### GIVEN TASK A
Set down the outline records below line for line, with no changes.

### PROVIDED TEXT

^^^^

What determines whether two quantum particles will "interact?"

Question

The concept of quantum particles interacting is confusing to me. By "interact" I mean that thing particles do where they become entangled and exchange information and wavefunction collapse occurs. It's why quantum particles often appear to behave classically. But quantum particles don't have definite borders or definite locations, so they can't touch, and there's no point at which their wavefunctions will start overlapping, since the wavefunctions don't have borders past which the probability density is zero. Is there some sort of threshold, or is interaction actually a greyscale thing, where the closer they are, the more "intensely" they'll interact? Do the four fundamental interactions have anything to do with it?

Answer 1

If the two-particle Hamiltonian cannot be written as the sum of one-particle Hamiltonians, then the particles always were and always will be interacting. If the Hamiltonian is \begin{equation} H_0(x_1, p_1) + H_0(x_2, p_2) + V(x_1, x_2), \end{equation} a sensible initial state (for bosons) to prepare is \begin{equation} \Psi(x_1, x_2, 0) = \frac{1}{\sqrt{2}} \left [ \psi_a(x_1) \psi_b(x_2) + \psi_a(x_2) \psi_b(x_1) \right ] \end{equation} where the $\psi_i$ are eigenstates of $H_0$. Because of the interaction potential, $\Psi$ is not an eigenstate of the total Hamiltonian. So the moment you let it evolve,the two particles will become entangled. Therefore there is never an open neighbourhood of time for which you could've talked about their separate wavefunctions to begin with.

^^^^

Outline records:
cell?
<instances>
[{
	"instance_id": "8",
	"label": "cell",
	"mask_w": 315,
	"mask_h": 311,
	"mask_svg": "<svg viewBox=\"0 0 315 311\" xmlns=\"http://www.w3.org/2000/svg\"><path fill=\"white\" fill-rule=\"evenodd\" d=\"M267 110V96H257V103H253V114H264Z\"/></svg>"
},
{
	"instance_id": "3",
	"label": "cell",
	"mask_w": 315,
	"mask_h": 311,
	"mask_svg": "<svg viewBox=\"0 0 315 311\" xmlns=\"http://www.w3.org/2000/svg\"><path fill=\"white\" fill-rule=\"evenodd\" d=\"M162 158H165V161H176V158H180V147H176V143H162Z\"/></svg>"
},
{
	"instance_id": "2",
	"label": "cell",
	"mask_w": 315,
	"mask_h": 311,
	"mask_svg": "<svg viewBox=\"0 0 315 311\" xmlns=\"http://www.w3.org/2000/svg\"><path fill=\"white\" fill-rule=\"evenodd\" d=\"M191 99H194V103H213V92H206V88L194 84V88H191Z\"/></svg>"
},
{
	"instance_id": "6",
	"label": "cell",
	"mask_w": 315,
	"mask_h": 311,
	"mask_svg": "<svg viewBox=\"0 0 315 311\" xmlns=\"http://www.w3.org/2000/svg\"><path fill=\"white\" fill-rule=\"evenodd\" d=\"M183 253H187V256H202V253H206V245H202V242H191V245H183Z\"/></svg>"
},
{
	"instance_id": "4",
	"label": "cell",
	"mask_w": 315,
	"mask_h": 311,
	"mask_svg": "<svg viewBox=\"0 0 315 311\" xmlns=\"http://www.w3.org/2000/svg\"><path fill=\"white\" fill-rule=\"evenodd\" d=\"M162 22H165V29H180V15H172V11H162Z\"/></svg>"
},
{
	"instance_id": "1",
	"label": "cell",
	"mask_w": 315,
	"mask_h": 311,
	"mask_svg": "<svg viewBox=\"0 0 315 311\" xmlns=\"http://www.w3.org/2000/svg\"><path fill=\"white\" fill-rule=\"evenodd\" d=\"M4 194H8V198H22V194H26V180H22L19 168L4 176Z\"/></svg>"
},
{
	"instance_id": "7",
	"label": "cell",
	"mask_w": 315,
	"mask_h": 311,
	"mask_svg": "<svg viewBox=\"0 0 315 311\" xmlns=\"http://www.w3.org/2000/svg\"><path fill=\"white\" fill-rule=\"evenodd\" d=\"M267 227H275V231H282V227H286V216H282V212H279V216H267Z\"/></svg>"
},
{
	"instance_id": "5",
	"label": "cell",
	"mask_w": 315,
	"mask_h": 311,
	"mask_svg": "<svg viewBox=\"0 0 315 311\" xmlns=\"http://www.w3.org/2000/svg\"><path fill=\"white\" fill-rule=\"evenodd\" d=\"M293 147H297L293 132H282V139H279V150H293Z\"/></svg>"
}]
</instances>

^^^^

### GIVEN TASK B
From the thread on quantum particle interaction above, list every term that is added together in the two-particle Hamiltonian given in the answer.

### RESULT A
cell?
<instances>
[{
	"instance_id": "8",
	"label": "cell",
	"mask_w": 315,
	"mask_h": 311,
	"mask_svg": "<svg viewBox=\"0 0 315 311\" xmlns=\"http://www.w3.org/2000/svg\"><path fill=\"white\" fill-rule=\"evenodd\" d=\"M267 110V96H257V103H253V114H264Z\"/></svg>"
},
{
	"instance_id": "3",
	"label": "cell",
	"mask_w": 315,
	"mask_h": 311,
	"mask_svg": "<svg viewBox=\"0 0 315 311\" xmlns=\"http://www.w3.org/2000/svg\"><path fill=\"white\" fill-rule=\"evenodd\" d=\"M162 158H165V161H176V158H180V147H176V143H162Z\"/></svg>"
},
{
	"instance_id": "2",
	"label": "cell",
	"mask_w": 315,
	"mask_h": 311,
	"mask_svg": "<svg viewBox=\"0 0 315 311\" xmlns=\"http://www.w3.org/2000/svg\"><path fill=\"white\" fill-rule=\"evenodd\" d=\"M191 99H194V103H213V92H206V88L194 84V88H191Z\"/></svg>"
},
{
	"instance_id": "6",
	"label": "cell",
	"mask_w": 315,
	"mask_h": 311,
	"mask_svg": "<svg viewBox=\"0 0 315 311\" xmlns=\"http://www.w3.org/2000/svg\"><path fill=\"white\" fill-rule=\"evenodd\" d=\"M183 253H187V256H202V253H206V245H202V242H191V245H183Z\"/></svg>"
},
{
	"instance_id": "4",
	"label": "cell",
	"mask_w": 315,
	"mask_h": 311,
	"mask_svg": "<svg viewBox=\"0 0 315 311\" xmlns=\"http://www.w3.org/2000/svg\"><path fill=\"white\" fill-rule=\"evenodd\" d=\"M162 22H165V29H180V15H172V11H162Z\"/></svg>"
},
{
	"instance_id": "1",
	"label": "cell",
	"mask_w": 315,
	"mask_h": 311,
	"mask_svg": "<svg viewBox=\"0 0 315 311\" xmlns=\"http://www.w3.org/2000/svg\"><path fill=\"white\" fill-rule=\"evenodd\" d=\"M4 194H8V198H22V194H26V180H22L19 168L4 176Z\"/></svg>"
},
{
	"instance_id": "7",
	"label": "cell",
	"mask_w": 315,
	"mask_h": 311,
	"mask_svg": "<svg viewBox=\"0 0 315 311\" xmlns=\"http://www.w3.org/2000/svg\"><path fill=\"white\" fill-rule=\"evenodd\" d=\"M267 227H275V231H282V227H286V216H282V212H279V216H267Z\"/></svg>"
},
{
	"instance_id": "5",
	"label": "cell",
	"mask_w": 315,
	"mask_h": 311,
	"mask_svg": "<svg viewBox=\"0 0 315 311\" xmlns=\"http://www.w3.org/2000/svg\"><path fill=\"white\" fill-rule=\"evenodd\" d=\"M293 147H297L293 132H282V139H279V150H293Z\"/></svg>"
}]
</instances>

### RESULT B
- H_0(x_1, p_1)
- H_0(x_2, p_2)
- V(x_1, x_2)